Cultivating In Secret Beside A Demoness Chapter 20 Bahasa Indonesia
Bab 20
Liu Xingchen memasuki rumahnya dan Jiang Hao menawarinya tempat duduk.
Ketika Jiang Hao mengikuti Liu Xingchen masuk, dia tidak melihatnya sedang mengamati Bunga Dao Wangi Surgawi. Hal ini membuatnya bingung. Mungkin dia berpura-pura agar tidak diperhatikan.
“Apakah kau tahu mengapa aku datang mencarimu kali ini?” Liu Xingchen duduk.
“Ah… pasti karena masalah dengan Paviliun Kegembiraan Surgawi. Aku hampir mencapai jumlah kompensasi yang harus kubayarkan kepada mereka,” kata Jiang Hao.
Tentu saja, Jiang Hao tahu Liu Xingchen ada di sini karena masalah dengan Miao Qian. Jiang Hao memberikan secangkir teh kepada Liu Xingchen.
“Ya, tapi bukan hanya karena itu,” kata Liu Xingchen sambil menyesap tehnya. “Adik Junior, apakah kau mengenal Miao Qian dari Paviliun Kegembiraan Surgawi?”
“Aku kenal. Kemarin, dia membeli beberapa jimat dariku dan mengatakan bahwa dia tidak memiliki cukup batu spiritual. Jadi, dia akan membayarku hari ini,” kata Jiang Hao dengan jujur.

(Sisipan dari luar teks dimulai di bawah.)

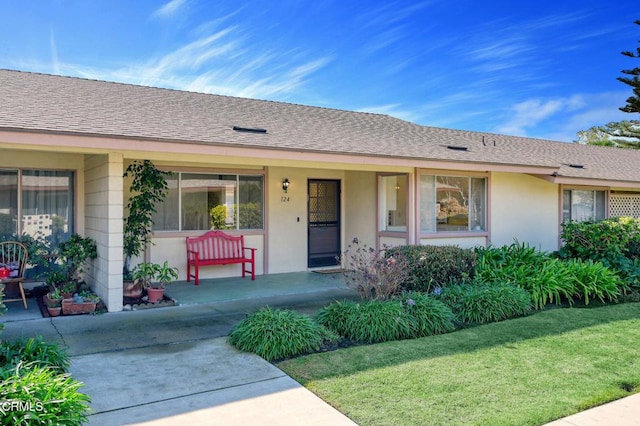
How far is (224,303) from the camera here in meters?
7.65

“Apakah kau berencana untuk mendapatkan batu spiritual itu hari ini?” “Tanya Liu Xingchen, sambil meletakkan cangkir tehnya dan menatap Jiang Hao.
Jiang Hao menggelengkan kepalanya dengan sedih. “Kurasa dia melakukannya dengan sengaja. Kurasa dia tidak akan membayarku. Dia memang tidak pernah berniat. Jika aku pergi ke pasar hari ini, aku yakin dia akan mengambil lebih banyak jimatku dan tidak akan pernah membayarku kembali. Dia mungkin menyuruhku menunggu atau mengikutinya ke Paviliun Kebahagiaan Surgawi.”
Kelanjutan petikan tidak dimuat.